Jack Cardiff est d'abord un immense directeur de la photographie, ayant signé celle de quelques-uns des plus beaux films de l'âge d'or d'Hollywood (« Le Narcisse noir », « Pandora », « African Queen », « La Comtesse aux pieds nus », pour ne citer qu'eux). Il est probablement moins à l'aise en tant que réalisateur, ce qui ne l'a pas empêché de signer certains titres de qualité, dont « Les Drakkars » fait assurément partie. Le format 70 mm donne d'ailleurs le ton d'une œuvre ambitieuse, cherchant clairement à marcher dans les pas des « Vikings » (au visuel également signé Cardiff!). D'ailleurs, ce dernier lui fait parfois concurrence : l'image, même signée par un autre, est magnifique, et les scènes de bataille, sans être aussi virtuoses, font leur effet.
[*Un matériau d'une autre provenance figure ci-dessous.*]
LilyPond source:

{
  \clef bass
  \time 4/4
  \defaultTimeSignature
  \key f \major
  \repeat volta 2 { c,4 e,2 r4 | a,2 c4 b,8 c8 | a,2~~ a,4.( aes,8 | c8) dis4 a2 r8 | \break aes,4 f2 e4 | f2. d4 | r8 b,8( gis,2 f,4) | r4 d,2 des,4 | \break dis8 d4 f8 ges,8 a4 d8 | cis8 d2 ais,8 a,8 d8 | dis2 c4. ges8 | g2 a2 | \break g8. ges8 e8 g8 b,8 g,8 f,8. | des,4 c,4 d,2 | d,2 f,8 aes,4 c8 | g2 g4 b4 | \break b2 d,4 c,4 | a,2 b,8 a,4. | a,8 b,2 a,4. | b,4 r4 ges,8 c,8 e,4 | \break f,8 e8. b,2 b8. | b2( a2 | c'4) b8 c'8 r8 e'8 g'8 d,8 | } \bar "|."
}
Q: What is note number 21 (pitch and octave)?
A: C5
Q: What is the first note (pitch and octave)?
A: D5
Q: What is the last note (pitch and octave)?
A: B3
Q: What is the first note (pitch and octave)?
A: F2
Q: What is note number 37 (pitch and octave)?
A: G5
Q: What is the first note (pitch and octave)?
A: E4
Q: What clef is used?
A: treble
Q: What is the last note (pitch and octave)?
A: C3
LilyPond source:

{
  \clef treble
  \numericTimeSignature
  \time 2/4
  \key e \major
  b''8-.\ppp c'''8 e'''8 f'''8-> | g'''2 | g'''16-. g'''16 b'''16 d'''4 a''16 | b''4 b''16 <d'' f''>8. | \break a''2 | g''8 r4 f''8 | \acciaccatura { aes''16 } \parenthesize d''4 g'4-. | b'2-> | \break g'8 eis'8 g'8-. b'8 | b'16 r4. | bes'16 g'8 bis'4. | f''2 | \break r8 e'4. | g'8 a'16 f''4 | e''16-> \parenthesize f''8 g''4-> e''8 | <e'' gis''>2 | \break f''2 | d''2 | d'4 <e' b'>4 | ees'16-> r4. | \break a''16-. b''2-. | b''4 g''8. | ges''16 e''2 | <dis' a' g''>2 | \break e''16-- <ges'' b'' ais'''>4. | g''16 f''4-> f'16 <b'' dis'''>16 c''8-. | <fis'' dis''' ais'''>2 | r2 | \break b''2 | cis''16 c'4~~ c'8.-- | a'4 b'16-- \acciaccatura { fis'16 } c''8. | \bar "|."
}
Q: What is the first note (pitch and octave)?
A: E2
L'auteur s'offre même une audace visuelle assez étonnante durant l'introduction (ou plutôt juste après) à travers le récit (mythique) de la
« Mère des Voix », cloche géante suscitant tous les fantasmes.
Celle-ci permet de créer une véritable envie d'aventures à travers cette quête incertaine, sur laquelle le héros ne semble pas en savoir beaucoup plus que nous. Si le rythme est assez soutenu durant la première heure, il l'est un peu moins par la suite, le scénario n'exploitant pas toujours le beau potentiel présenté au départ. Ce dernier a même un gros moment d'égarement lors de
la tentative de viol dans le sauna :
non pas que je sois un féministe forcené, mais de faire d'une chose aussi grave une scène de comédie, je trouve ça vraiment abusé.
L'œuvre est par ailleurs l'une des seules à nous offrir un affrontement pour le moins original sur grand écran : Vikings contre Maures, avouez qu'on ne voie pas ça tous les jours, l'opposition entre les deux peuples évitant plutôt bien la caricature, le « méchant » incarné par Sidney Poitier restant toujours cohérent avec sa logique et faisant preuve d'un minimum d'ambiguïté, face à un Richard Widmark solide mais déjà plus inspiré, ce qui s'explique en partie par les conditions de tournage complexes. Dénouement très réussi, autant par
l'impressionnante chute de la cloche que la mort d'Amina et Ali Mansu,
d'un panache presque « rostandien ». Un divertissement « historique » comme on en fait plus, un cran en-dessous des modèles du genre, mais souvent prenant.